The Seven Lessons I’ve Learned

bruce.bowerBruce Bower, Guest Blog, Trading Lesson, Trading Psychology, Trading Theory2 Comments

The Seven Lessons I’ve Learned

Over the past several years of writing about trading and investing, psychology and self-development, there are a few things that seem to come up over and over. When I started out, I just wanted to share what I found interesting and what I had learned in my career journey. But after some time, as I noticed that I was writing about the same topics over and over, I realized that there were a few core themes that I had learned and that struck me and my readers as the most important ones.

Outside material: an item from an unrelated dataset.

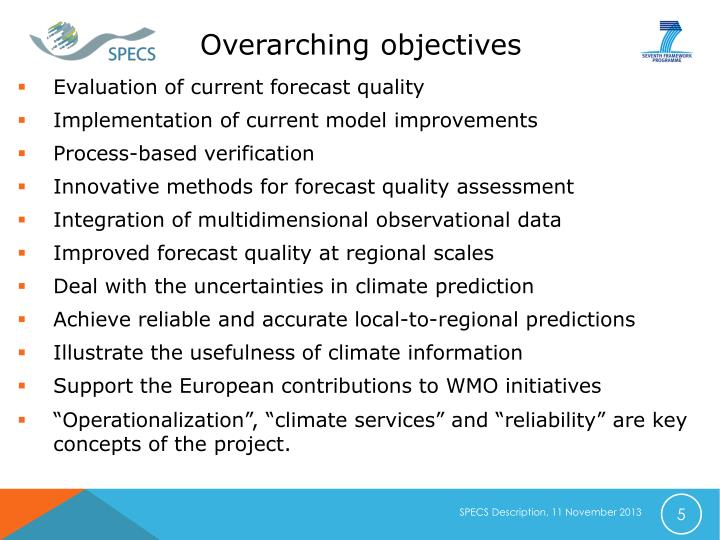 Overarching objectives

Too often, we put too much emphasis on things that are not very important or that don’t help us in our journey. I wanted to distill a few of the topics and lessons which I think are the most important and beneficial, to help other traders and investors in their development. Just recently, I’ve finished writing a book, Peak Performance Trading and Investing where I explore a lot of these themes in more detail. Consider this blog post an introduction to the seven main points of the book.

  1. Good trading is about good decision-making   [please read more about Lesson 1]

What is the key skill that we are practicing when we put on positions and take them off? We are making a decision about what to do. Just like any important decision, we arrive at it by gathering up various inputs, weighing them against our criteria and then making a determination. Moreover, we are doing so under stress, because the markets are always moving and new information is coming in constantly. Also, our decisions involve weighing the potential risks and rewards versus the probability of it working out. It is never a completely black and white situation. There will always be shades of grey.

This is the skill we are trying to cultivate—making good decisions. By thinking this way, we are also detaching ourselves somewhat from money, which is also a massive positive. I know you’re thinking, “But isn’t trading all about making money?”— yes, it is, but the problem is that thinking about money involves our emotions. We get greedy, we get fearful, we think about how we just lost enough money to buy ourselves a house… And all of these can interfere with our making good decisions. We want to make the best decisions possible—from a place where we are calm, collected and resourceful, not buffeted by our emotions.

  1. Peak performance is the right lens through which to view our trading experience   [please read more about Lesson 2]

You’ll hear a lot of metaphors to describe trading and investing, like “trading is combat” or “investing is a game”. These are helpful for thinking about the markets overall, but when it comes to getting better, I want to use a different description: trading is about the cultivation of peak performance and expertise. Being excellent in the markets is similar to many other fields like sports or music: we want to thrive even when the pressure is high and the skills demanded are great. Our skill, the thing that we have to excel at under pressure, is making smart risk/reward decisions.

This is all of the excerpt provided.